Yo venía de descarrilar por perder un tren, y me vi sin creerme demasiado despegando en un avión que aterrizaba en otro mundo en ese mismo instante. Viajaba solo, ahora sé que es la única manera, y sin nada de todo el equipaje que me ardía entre las sienes, para poder parecerme un extraño al que querer empezar a conocer de cero.
Tuve que prender mil kilómetros y mi francés ridículo para charlar en la orilla de un río extraño sobre medicinas alternativas y demás recursos contra la derrota, otros últimos paréntesis que pongan el pasado a salvo de la locura, todavía.

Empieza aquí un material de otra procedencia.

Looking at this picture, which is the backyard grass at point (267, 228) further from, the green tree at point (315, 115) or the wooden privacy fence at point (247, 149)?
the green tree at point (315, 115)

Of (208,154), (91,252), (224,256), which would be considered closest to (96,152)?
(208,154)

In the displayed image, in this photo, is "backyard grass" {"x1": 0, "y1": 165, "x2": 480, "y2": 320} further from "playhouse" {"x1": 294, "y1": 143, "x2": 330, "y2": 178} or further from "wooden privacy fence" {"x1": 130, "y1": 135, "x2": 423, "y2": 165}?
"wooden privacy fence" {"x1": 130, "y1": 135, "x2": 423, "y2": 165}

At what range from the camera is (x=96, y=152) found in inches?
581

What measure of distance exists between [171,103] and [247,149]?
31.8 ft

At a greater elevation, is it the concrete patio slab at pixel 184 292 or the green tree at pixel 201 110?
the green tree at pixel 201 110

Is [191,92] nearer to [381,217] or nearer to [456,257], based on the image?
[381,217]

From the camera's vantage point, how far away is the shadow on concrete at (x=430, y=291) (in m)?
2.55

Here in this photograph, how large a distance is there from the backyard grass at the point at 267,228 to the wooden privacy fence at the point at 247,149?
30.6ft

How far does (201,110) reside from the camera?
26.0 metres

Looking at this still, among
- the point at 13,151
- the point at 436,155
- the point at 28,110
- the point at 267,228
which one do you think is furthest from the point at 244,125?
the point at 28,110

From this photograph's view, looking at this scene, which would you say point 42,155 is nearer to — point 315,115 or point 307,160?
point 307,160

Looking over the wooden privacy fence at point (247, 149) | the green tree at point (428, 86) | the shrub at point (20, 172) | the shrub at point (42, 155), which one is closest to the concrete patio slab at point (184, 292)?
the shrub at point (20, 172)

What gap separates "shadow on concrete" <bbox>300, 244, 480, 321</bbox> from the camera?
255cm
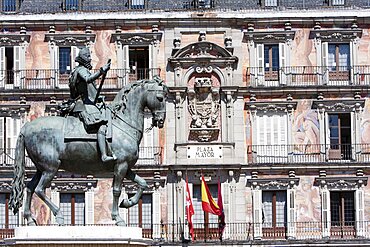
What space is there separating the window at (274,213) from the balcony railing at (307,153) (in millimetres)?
1646

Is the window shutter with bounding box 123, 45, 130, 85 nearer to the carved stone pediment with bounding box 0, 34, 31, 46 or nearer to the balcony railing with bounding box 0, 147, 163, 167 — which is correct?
the balcony railing with bounding box 0, 147, 163, 167

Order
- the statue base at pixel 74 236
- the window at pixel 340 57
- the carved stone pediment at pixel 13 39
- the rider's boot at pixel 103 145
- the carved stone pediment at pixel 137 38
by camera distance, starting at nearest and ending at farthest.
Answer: the statue base at pixel 74 236
the rider's boot at pixel 103 145
the carved stone pediment at pixel 137 38
the carved stone pediment at pixel 13 39
the window at pixel 340 57

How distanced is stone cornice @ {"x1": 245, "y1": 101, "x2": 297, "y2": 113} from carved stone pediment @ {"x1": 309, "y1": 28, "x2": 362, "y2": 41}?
3.50 m

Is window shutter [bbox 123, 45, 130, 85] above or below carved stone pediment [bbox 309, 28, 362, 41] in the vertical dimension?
below

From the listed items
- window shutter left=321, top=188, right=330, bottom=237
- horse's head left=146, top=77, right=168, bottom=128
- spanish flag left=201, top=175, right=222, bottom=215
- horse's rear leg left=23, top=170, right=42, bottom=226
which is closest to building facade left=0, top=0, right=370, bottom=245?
window shutter left=321, top=188, right=330, bottom=237

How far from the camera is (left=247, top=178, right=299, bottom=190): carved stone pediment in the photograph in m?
54.5

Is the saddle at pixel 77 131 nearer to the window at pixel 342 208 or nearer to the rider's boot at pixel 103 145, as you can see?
the rider's boot at pixel 103 145

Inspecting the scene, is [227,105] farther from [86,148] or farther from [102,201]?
[86,148]

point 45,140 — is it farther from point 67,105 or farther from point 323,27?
point 323,27

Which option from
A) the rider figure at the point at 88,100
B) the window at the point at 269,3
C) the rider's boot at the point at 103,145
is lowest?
the rider's boot at the point at 103,145

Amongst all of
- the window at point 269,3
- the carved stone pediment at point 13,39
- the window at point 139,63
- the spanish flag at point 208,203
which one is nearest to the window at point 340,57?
the window at point 269,3

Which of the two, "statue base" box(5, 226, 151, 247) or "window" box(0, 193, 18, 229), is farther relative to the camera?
"window" box(0, 193, 18, 229)

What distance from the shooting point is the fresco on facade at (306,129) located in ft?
181

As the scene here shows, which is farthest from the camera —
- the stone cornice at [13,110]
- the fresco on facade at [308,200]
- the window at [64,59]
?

En Montpellier dormí en un garaje y entre dos mujeres. Mi primer covoiturage. Aquellos raros y felices días en Montpellier. Crèpes, tangos, pueblos medievales y un ventilador roto. Todo iluminado por los ojos de los perros de los indigentes ladrándole al Mediterráneo. Y de fondo botellas vacías de vino blanco aun por romper contra la rutina. Desafiándonos. Languedoc Rousillon. Un adiós sin despedida.

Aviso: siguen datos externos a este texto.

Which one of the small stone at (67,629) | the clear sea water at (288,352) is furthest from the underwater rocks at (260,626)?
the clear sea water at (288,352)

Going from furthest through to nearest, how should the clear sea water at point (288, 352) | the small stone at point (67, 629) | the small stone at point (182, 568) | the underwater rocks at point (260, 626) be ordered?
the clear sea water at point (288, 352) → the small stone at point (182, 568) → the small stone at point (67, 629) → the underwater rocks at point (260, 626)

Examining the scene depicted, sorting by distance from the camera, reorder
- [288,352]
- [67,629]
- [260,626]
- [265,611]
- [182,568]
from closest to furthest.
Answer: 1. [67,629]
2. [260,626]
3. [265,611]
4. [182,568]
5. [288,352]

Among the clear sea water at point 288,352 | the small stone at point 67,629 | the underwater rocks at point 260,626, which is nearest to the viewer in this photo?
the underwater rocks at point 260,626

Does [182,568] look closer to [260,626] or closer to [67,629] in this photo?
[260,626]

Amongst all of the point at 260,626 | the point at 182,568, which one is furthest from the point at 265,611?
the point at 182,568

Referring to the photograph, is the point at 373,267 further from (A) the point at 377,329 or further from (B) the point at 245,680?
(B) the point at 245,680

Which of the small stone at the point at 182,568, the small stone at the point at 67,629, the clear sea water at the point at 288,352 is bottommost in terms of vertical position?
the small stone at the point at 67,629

Y por fin entender las soledades de espera de aeropuerto. Esas que cantan muriéndose siempre por mis auriculares las estrellas de rock, y yo que aun sigo bajo los efectos de esa luz mortecina de interiores eternos sin hora local, ni máquinas expendedoras de cafeína ni sueños.
Rabiaba la luz sobre nuestra piel atravesando la ciudad herida. Y enterré mis gafas de sol partidas en aquella papelera de la plaza de la Comédie. Recordaré siempre que os dio mucha pena y tuve que contaros de su vida gloriosa de arena de playa entre el cristal y el plástico, de tantas resacas y ninguna lágrima.
Hoy, y no es tanto tiempo después, me he comprado unas gafas de sol nuevas. Con el tiempo, el no tanto tiempo. Supongo que no hay nada irremplazable. Gracias, os echo de menos.